PROBLEM REQUIREMENTS. Only the lines from the one with "Persian Cat Lion" to the end of the listing below should be set down, exactly as written and without any pictures.

══════════════════════════════

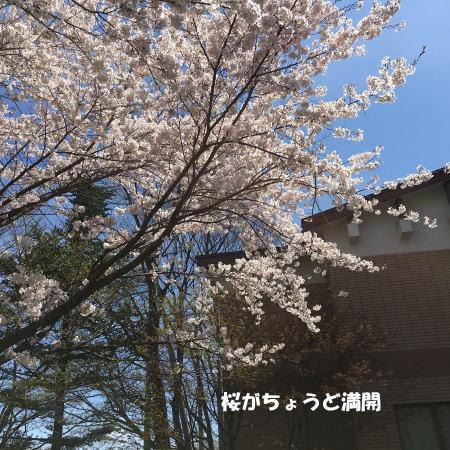 2016_0424_5.jpg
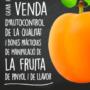 Publicada la Guia per a punts de venda d'autocontrol de la qualitat i bones pràctiques de manipulació de la fruita de pinyol i de llavor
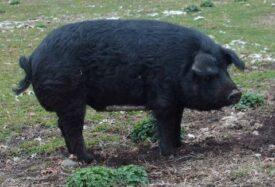 Mulefoot Hog Breed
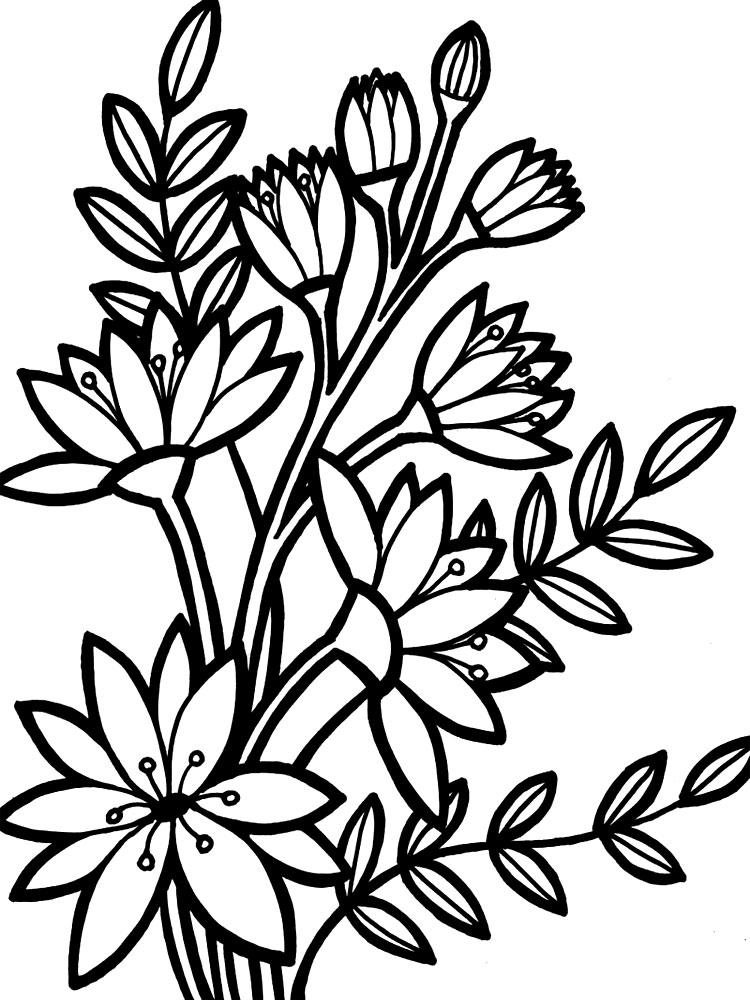 Раскраски для девочек распечатать бесплатно цветы - 5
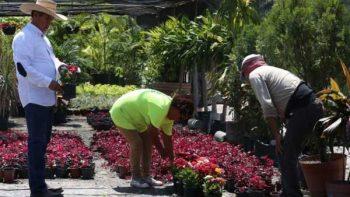 Impulsa vivero de ciudad Guadalupe cruzada ecológico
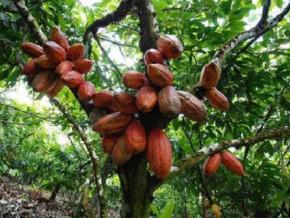 la-production-cacaoyere-au-cameroun-annoncee-a-330-000-tonnes-en-2023-soit-la-moitie-des-600-000-tonnes-projetees-en-2020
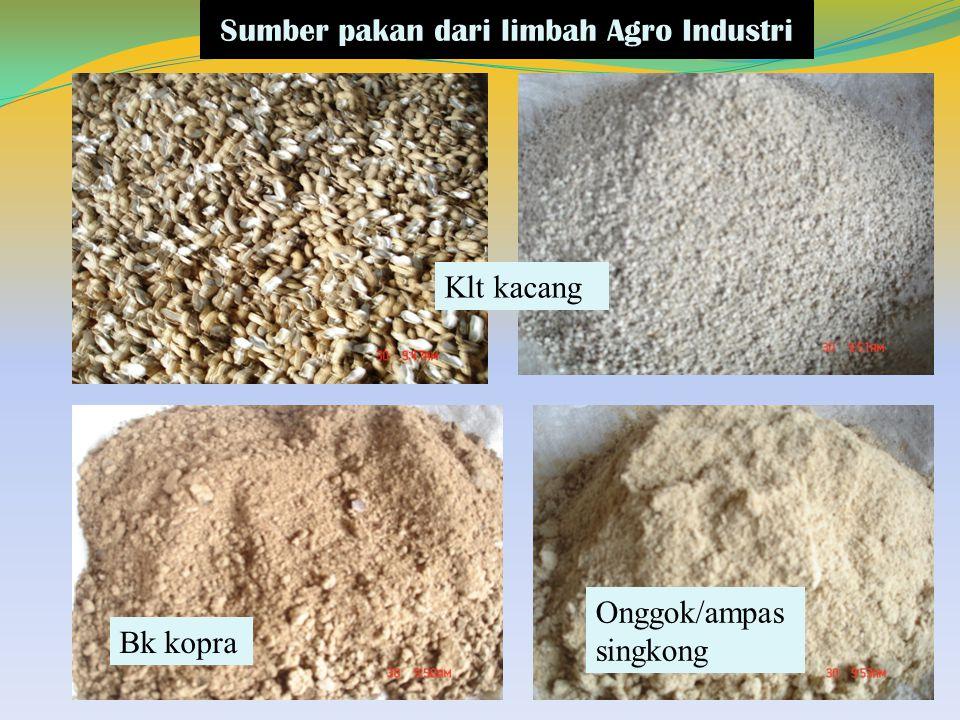 Sumber pakan dari limbah Agro Industri
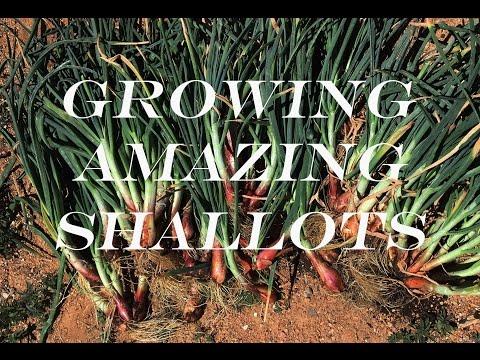 , title : 'Shallots - Growing and Harvesting Huge Bulbs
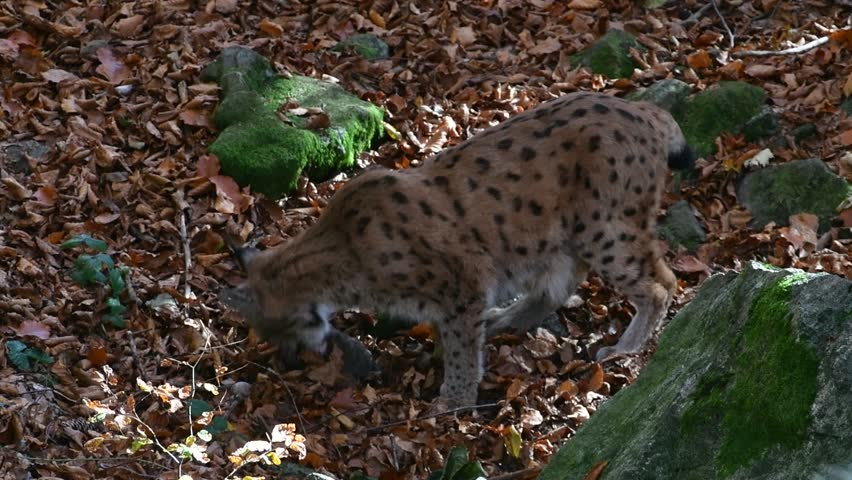 Eurasian lynx (Lynx lynx) feeding on dead rabbit prey in autumn forest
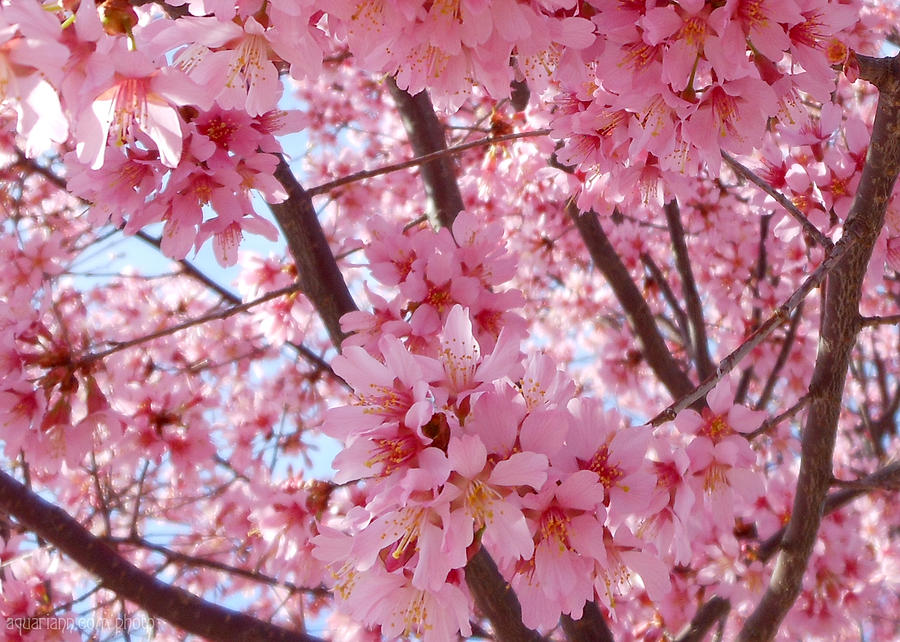 Pretty Pink Cherry Blossom Tree by Kristin Aquariann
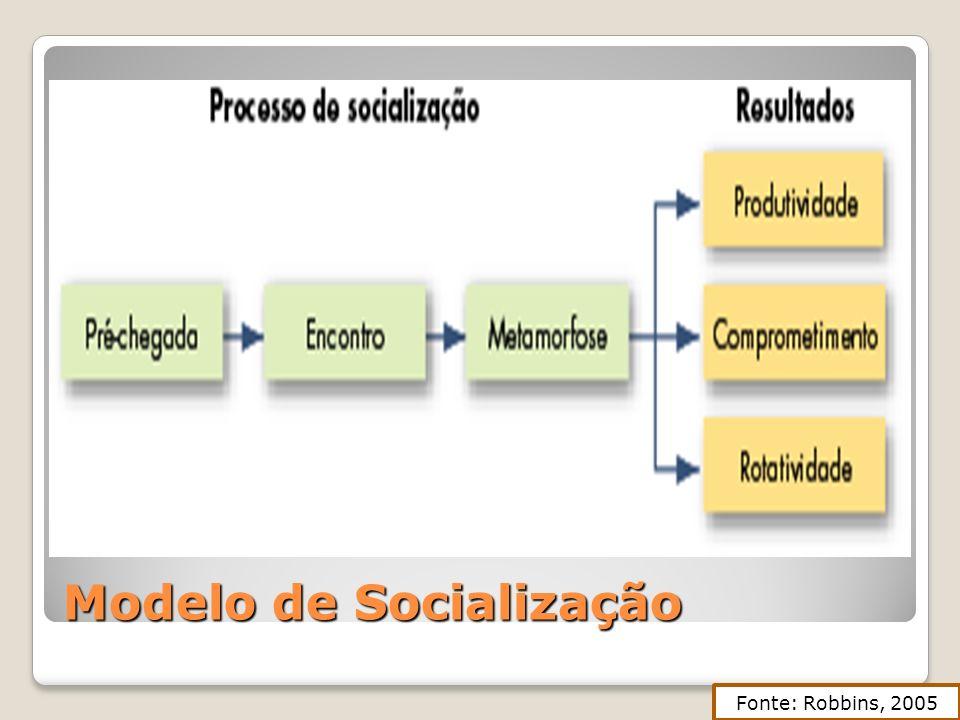 Modelo de Socialização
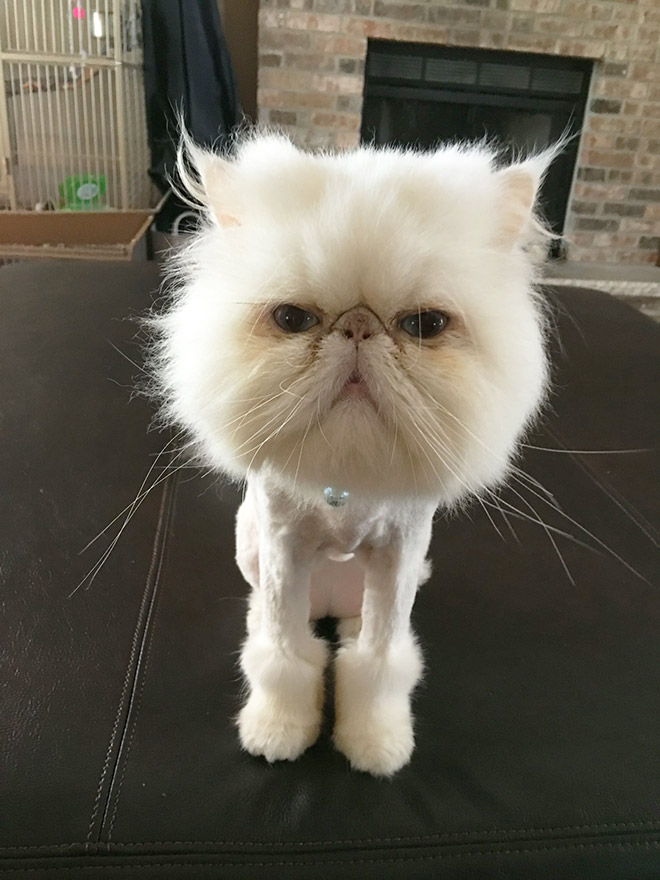 Persian Cat Lion Cut : persian, Happy, About, Their, Haircuts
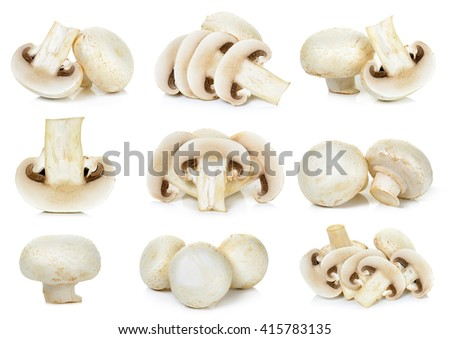 Set Champignon mushroom isolated on white background. - stock photo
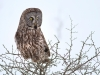 Great Gray Owl 27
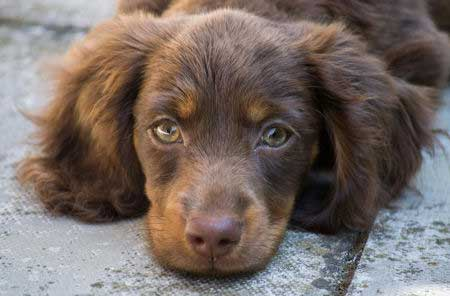 Miniature Long haired dachshund puppy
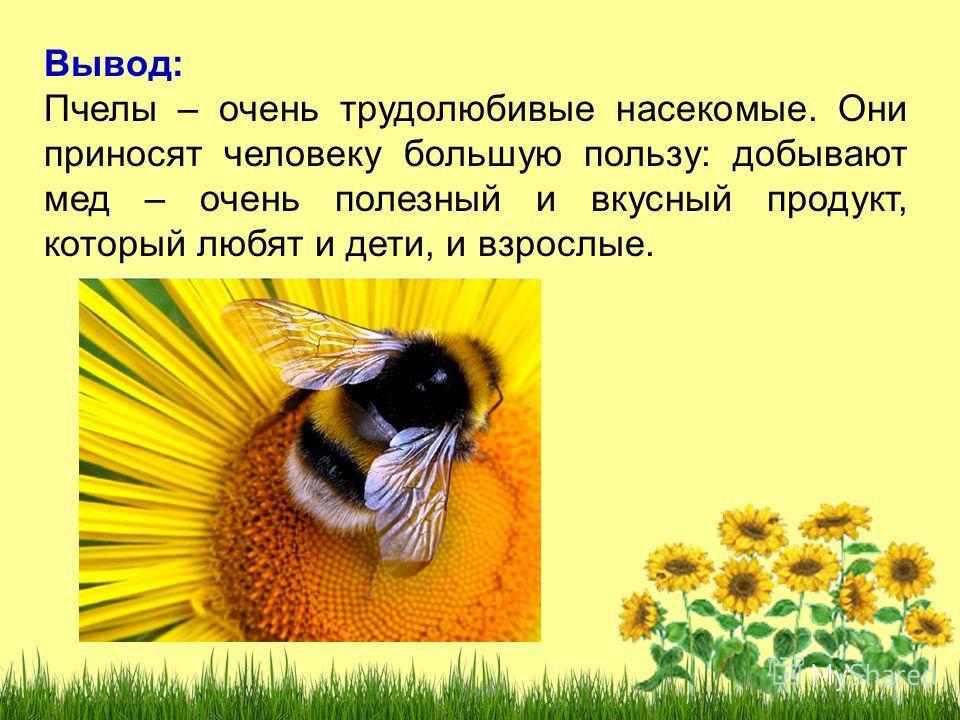 Вывод: Пчелы – очень трудолюбивые насекомые. Они приносят человеку большую пользу: добывают мед – очень полезный и вкусный продукт, который любят и дети, и взрослые.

══════════════════════════════

OUTPUT FOR THIS TASK.
 Persian Cat Lion Cut : persian, Happy, About, Their, Haircuts
 Set Champignon mushroom isolated on white background. - stock photo
 Great Gray Owl 27
 Miniature Long haired dachshund puppy
 Вывод: Пчелы – очень трудолюбивые насекомые. Они приносят человеку большую пользу: добывают мед – очень полезный и вкусный продукт, который любят и дети, и взрослые.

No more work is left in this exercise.